Our use of prednisone to assist in withdrawal, providing a significant decrease in frequency, lack of withdrawal symptoms in the majority of the patients and not allowing an intense escalation of headache intensity, enabled our patients to avoid not only hospitalization, but also the substitution of one potentially rebound-causing medication for another. Studies have shown that rebound headache develops shortly after the suspension of small dosages of ergotamine and analgesics (6, 39, 40, 41), and frequently patients fail to withdraw completely due to escalation of headache, associated symptoms and consequent incapacitation (42), which was not observed in our patients.

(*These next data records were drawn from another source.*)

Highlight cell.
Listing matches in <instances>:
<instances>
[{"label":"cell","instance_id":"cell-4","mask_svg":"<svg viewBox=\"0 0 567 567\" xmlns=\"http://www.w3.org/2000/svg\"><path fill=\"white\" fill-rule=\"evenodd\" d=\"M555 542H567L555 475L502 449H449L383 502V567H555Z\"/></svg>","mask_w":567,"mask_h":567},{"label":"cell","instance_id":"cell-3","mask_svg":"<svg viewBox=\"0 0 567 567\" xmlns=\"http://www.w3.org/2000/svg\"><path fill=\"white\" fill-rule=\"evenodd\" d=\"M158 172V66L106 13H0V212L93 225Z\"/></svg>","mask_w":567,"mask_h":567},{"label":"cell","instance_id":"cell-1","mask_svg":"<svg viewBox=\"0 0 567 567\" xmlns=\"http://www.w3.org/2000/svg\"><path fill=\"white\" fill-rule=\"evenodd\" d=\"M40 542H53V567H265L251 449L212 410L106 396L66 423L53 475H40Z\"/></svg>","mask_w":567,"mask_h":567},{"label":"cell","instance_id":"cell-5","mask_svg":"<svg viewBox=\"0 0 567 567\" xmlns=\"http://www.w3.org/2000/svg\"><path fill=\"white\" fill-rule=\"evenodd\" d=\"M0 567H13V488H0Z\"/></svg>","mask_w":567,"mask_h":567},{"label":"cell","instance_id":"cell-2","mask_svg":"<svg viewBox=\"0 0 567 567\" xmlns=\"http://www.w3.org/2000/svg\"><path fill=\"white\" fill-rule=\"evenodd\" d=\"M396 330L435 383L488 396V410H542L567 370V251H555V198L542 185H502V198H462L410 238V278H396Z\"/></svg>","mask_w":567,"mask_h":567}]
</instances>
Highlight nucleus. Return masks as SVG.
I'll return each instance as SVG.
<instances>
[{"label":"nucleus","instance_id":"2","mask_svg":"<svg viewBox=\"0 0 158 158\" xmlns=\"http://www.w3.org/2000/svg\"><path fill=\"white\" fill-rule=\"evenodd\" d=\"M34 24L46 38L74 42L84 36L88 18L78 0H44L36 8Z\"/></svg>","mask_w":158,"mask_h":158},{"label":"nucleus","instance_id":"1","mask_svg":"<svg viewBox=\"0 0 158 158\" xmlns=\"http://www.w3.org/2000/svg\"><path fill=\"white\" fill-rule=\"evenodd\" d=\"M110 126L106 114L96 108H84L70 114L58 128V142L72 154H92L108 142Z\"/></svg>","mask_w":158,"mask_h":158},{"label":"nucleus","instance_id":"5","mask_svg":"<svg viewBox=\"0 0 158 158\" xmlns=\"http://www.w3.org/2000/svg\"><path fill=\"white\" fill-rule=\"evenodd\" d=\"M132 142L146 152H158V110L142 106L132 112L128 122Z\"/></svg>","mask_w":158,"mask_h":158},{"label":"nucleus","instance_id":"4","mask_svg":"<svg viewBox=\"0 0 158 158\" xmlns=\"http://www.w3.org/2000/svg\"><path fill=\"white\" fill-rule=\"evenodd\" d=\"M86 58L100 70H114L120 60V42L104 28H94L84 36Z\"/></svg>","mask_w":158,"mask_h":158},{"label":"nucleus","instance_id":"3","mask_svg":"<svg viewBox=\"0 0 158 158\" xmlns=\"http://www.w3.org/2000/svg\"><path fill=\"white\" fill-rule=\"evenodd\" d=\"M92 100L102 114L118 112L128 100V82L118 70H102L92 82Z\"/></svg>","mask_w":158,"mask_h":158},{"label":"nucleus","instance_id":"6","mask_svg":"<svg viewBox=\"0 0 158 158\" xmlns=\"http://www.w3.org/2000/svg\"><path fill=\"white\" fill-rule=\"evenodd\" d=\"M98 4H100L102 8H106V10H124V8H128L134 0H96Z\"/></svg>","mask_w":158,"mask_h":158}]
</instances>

This study was conducted in a private tertiary care centre, which receives ‘end-of-line’ headache patients, who have seen numerous doctors and treatments, without even stopping their overuse of SM. They present with psychological and emotional dependence, low frustration tolerance and sleep disturbances, as also observed in other centres (16, 43, 44). These patients are prone to the development of abstinence syndromes (18) which could have counteracted the previous attempts to withdraw overused medications. We are optimistic about this out-patient approach in treating rebound headache. There is need for a double-blind, randomized, placebo-controlled study with the use of prednisone, as well as the study of its long-term toxicity, long-term efficacy and potential use in wider groups of patients excluded in this series.
Footnotes
Acknowledgements
The authors are grateful for the valuable orientation and revision of the manuscript provided by Drs Alan Rapoport and Fred Sheftell, and for the statistical analysis provided by Dr Luiz Alves PhD.